GIVEN REQUEST: Write what follows in the reply discussing KIP-939 and two-phase commit support, beginning after its final sentence.

DOCUMENT:

▼

Re: [DISCUSS] KIP-939: Support Participation in 2PC

2023-12-18 Thread Artem Livshits
Hi Jun,

Thank you for the comments.

> 10. For the two new fields in Enable2Pc and KeepPreparedTxn ...

I added a note that all combinations are valid.  Enable2Pc=false &
KeepPreparedTxn=true could be potentially useful for backward compatibility
with Flink, when the new version of Flink that implements KIP-319 tries to
work with a cluster that doesn't authorize 2PC.

> 11.  InitProducerIdResponse: If there is no ongoing txn, what will
OngoingTxnProducerId and OngoingTxnEpoch be set?

I added a note that they will be set to -1.  The client then will know that
there is no ongoing txn and .completeTransaction becomes a no-op (but still
required before .send is enabled).

> 12. ListTransactionsRequest related changes: It seems those are already
covered by KIP-994?

Removed from this KIP.

▲

DATA:
▼

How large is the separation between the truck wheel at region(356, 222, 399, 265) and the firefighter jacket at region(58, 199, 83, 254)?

▲

RESPONSE FOR THIS EXERCISE:
> 13. TransactionalLogValue ...

This is now updated to work on top of KIP-890.

> 14. "Note that the (producerId, epoch) pair that corresponds to the
ongoing transaction ...

This is now updated to work on top of KIP-890.

> 15. active-transaction-total-time-max : ...

Updated.

> 16. "transaction.two.phase.commit.enable The default would be ‘false’.
If it’s ‘false’, 2PC functionality is disabled even if the ACL is set ...

Disabling 2PC effectively removes all authorization to use it, hence I
thought TRANSACTIONAL_ID_AUTHORIZATION_FAILED would be appropriate.

Do you suggest using a different error code for 2PC authorization vs some
other authorization (e.g. TRANSACTIONAL_ID_2PC_AUTHORIZATION_FAILED) or a
different code for disabled vs. unauthorised (e.g.
TWO_PHASE_COMMIT_DISABLED) or both?

> 17. completeTransaction(). We expect this to be only used during recovery.

It can also be used if, say, a commit to the database fails and the result
is inconclusive, e.g.

1. Begin DB transaction
2. Begin Kafka transaction
3. Prepare Kafka transaction
4. Commit DB transaction
5. The DB commit fails, figure out the state of the transaction by reading
the PreparedTxnState from DB
6. Complete Kafka transaction with the PreparedTxnState.

> 18. "either prepareTransaction was called or initTransaction(true) was
called": "either" should be "neither"?

Updated.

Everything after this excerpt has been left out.